Note several peculiar features of this description of the "senseless monster." For one, it is unclear whether the description is referring to the lake, or to the hurricane, or to the effect of the hurricane on the lake, or something else: this monster is strange and unknown, reflecting how the people of Belle Glade don't know how the hurricane will affect them.
But the monster here doesn't do much of anything. All it does is "grumble" and toss and turn in bed, reflecting the agitation in the lake in the early hours of the storm. Many of the townspeople at this point in the novel were not worried about the hurricane; this description of the monster reflects that.
The monster is specifically male, as Hurston confirms in "his bed." With that in mind, this monster resembles the worst of Janie's husbands. All three of them, Logan Killicks, Joe Starks, and Tea Cake, are shown grumbling at her in their bed at some point in the book. The similarities in these descriptions inform the reader of Janie's opinion of her husbands. She thinks of them as generally unintimidating, yet annoying. In other words, as Janie had known her grumbling, complaining husbands to be generally ineffective people, she also doubts that the hurricane will cause much damage.
Death is personified in the book in a novel and strange way, as a man with square toes. This personification of Death arrives as Jody is dying:
So Janie began to think of Death. Death, that strange being with the huge square toes who lived way in the West. The great one who lived in the straight house like a platform without sides to it, and without a roof. What need has death for a cover, and what winds can blow against him? He stands in his high house that overlooks the world. Stands watchful and motionless all day with his sword drawn back, waiting for the messenger to bid him come. Been standing there before there was a where or a when or a then. She was liable to find a feather from his wings lying in her yard any day now.
The same description of Death returns later in the book after the hurricane, though neither Janie or the narrator is willing to refer to him by name:
And then again Him-with-the-square-toes had gone back to his house. He stood once more and again in his high flat house without sides to it and without a roof with his soulless sword standing upright in his hand. His pale white horse had galloped over waters, and thundered over land. The time of dying was over. It was time to bury the dead.

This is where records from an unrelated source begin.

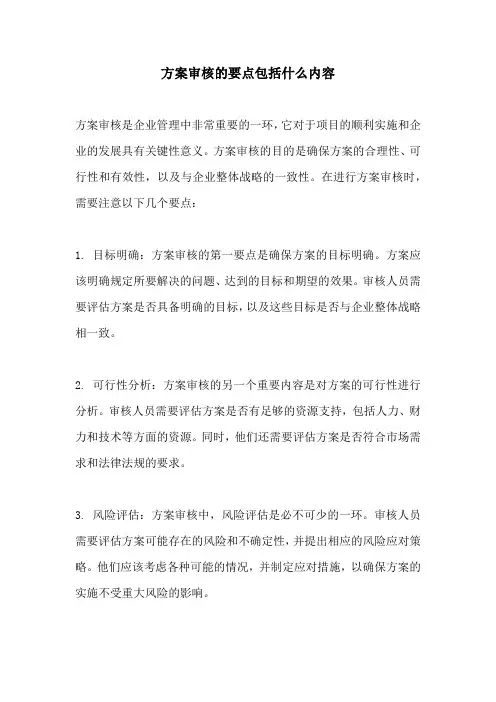 方案审核的要点包括什么内容

方案审核是企业管理中非常重要的一环，它对于项目的顺利实施和企业的发展具有关键性意义。方案审核的目的是确保方案的合理性、可行性和有效性，以及与企业整体战略的一致性。在进行方案审核时，需要注意以下几个要点：

1. 目标明确：方案审核的第一要点是确保方案的目标明确。方案应该明确规定所要解决的问题、达到的目标和期望的效果。审核人员需要评估方案是否具备明确的目标，以及这些目标是否与企业整体战略相一致。

2. 可行性分析：方案审核的另一个重要内容是对方案的可行性进行分析。审核人员需要评估方案是否有足够的资源支持，包括人力、财力和技术等方面的资源。同时，他们还需要评估方案是否符合市场需求和法律法规的要求。

3. 风险评估：方案审核中，风险评估是必不可少的一环。审核人员需要评估方案可能存在的风险和不确定性，并提出相应的风险应对策略。他们应该考虑各种可能的情况，并制定应对措施，以确保方案的实施不受重大风险的影响。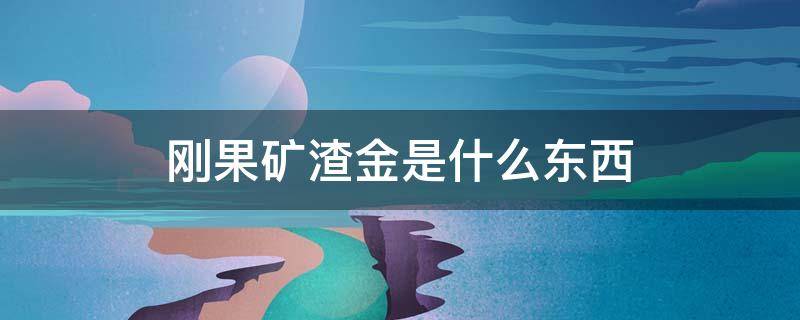 刚果矿渣金是什么东西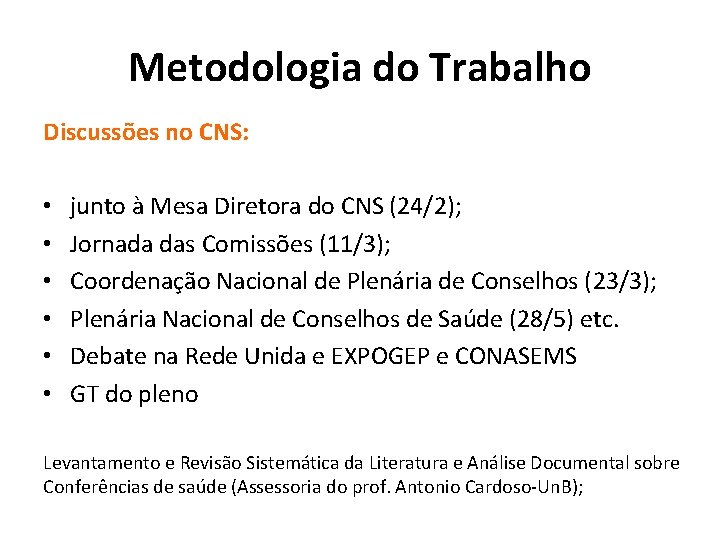 Metodologia do Trabalho

Discussões no CNS:

• junto à Mesa Diretora do CNS (24/2);
• Jornada das Comissões (11/3);
• Coordenação Nacional de Plenária de Conselhos (23/3);
• Plenária Nacional de Conselhos de Saúde (28/5) etc.
• Debate na Rede Unida e EXPOGEP e CONASEMS
• GT do pleno

Levantamento e Revisão Sistemática da Literatura e Análise Documental sobre Conferências de saúde (Assessoria do prof. Antonio Cardoso-UnB);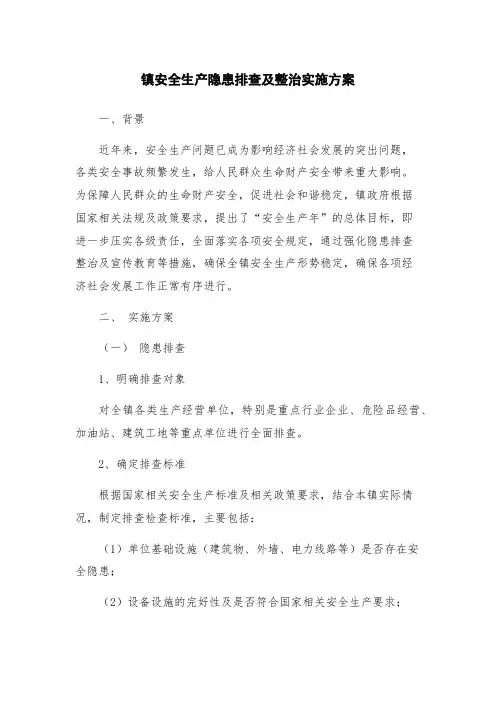 镇安全生产隐患排查及整治实施方案

一、背景

近年来，安全生产问题已成为影响经济社会发展的突出问题，各类安全事故频繁发生，给人民群众生命财产安全带来重大影响。为保障人民群众的生命财产安全，促进社会和谐稳定，镇政府根据国家相关法规及政策要求，提出了“安全生产年”的总体目标，即进一步压实各级责任，全面落实各项安全规定，通过强化隐患排查整治及宣传教育等措施，确保全镇安全生产形势稳定，确保各项经济社会发展工作正常有序进行。

二、 实施方案

（一） 隐患排查

1、明确排查对象

对全镇各类生产经营单位，特别是重点行业企业、危险品经营、加油站、建筑工地等重点单位进行全面排查。

2、确定排查标准

根据国家相关安全生产标准及相关政策要求，结合本镇实际情况，制定排查检查标准，主要包括：

（1）单位基础设施（建筑物、外墙、电力线路等）是否存在安全隐患；

（2）设备设施的完好性及是否符合国家相关安全生产要求；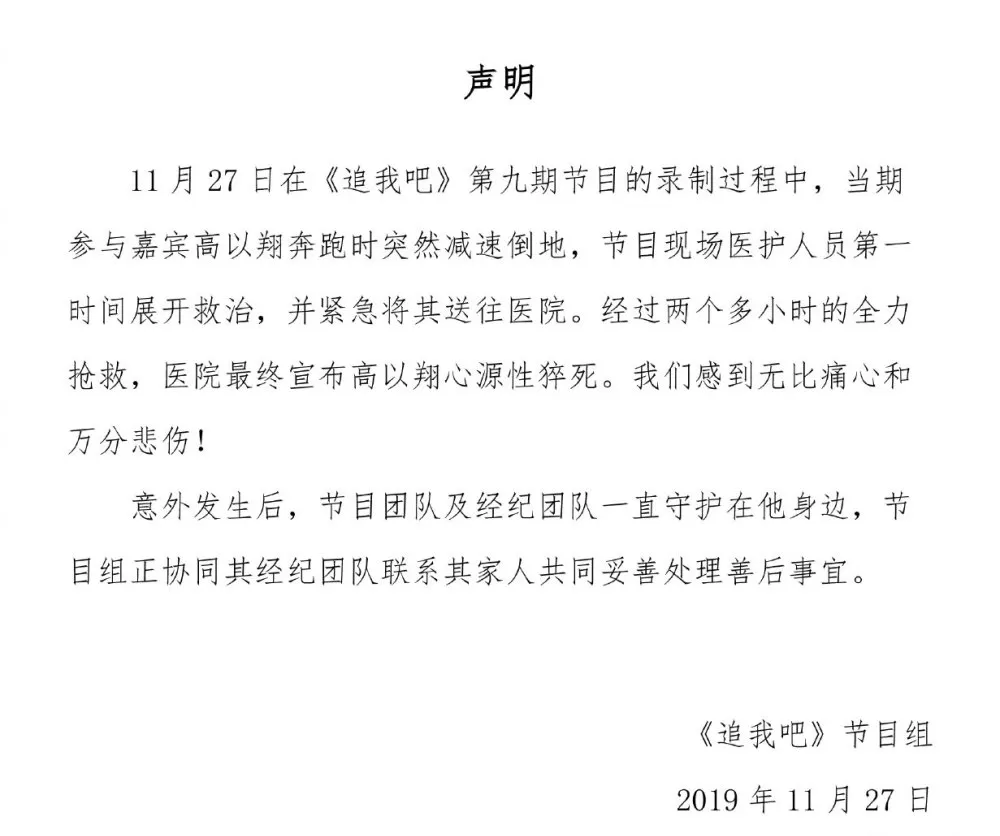 声明

11 月 27 日在《追我吧》第九期节目的录制过程中，当期参与嘉宾高以翔奔跑时突然减速倒地，节目现场医护人员第一时间展开救治，并紧急将其送往医院。经过两个多小时的全力抢救，医院最终宣布高以翔心源性猝死。我们感到无比痛心和万分悲伤！

意外发生后，节目团队及经纪团队一直守护在他身边，节目组正协同其经纪团队联系其家人共同妥善处理善后事宜。

《追我吧》节目组

2019 年 11 月 27 日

There are small references to this character of Death at other moments in the book, usually in brief reference to square toes. This is specifically Janie's conception of Death: the first sentence of the first quote clarifies that this man is the product of Janie's imagination. Still, Hurston used this specific character of Death in many of her short stories and novels, including the famous Dust Tracks. This personification of Death, like so many of Hurston's images, is unfamiliar yet evocative. Generally this Death does not draw from culturally familiar images, other than the "pale white horse," which is an allusion to Death's pale horse in Revelation 6. The other details—his house in the west, his messenger, his sword—seem to be Hurston's invention.
This picture of Death creates a quiet but powerful fear. Janie is familiar with death: by the end of the book, she loses her grandmother, her mother and father (presumably, though both are mostly unknown to Janie), and one of her husbands. Janie knows death well and can describe him well through this peculiar but specific character. The descriptions also show Janie's complex imagination: she dreams up this image of death, but its description is in more complex and abstract prose than much else in the book, showing her rich mental life. But in addition, this image of Death, on a simpler level, is excellent scary-story fodder, and images like these bring back to mind the frame narrative of the book. The reader might imagine Pheoby, squealing with fear and delight, as Janie the storyteller paints the scary image of Death with his square toes.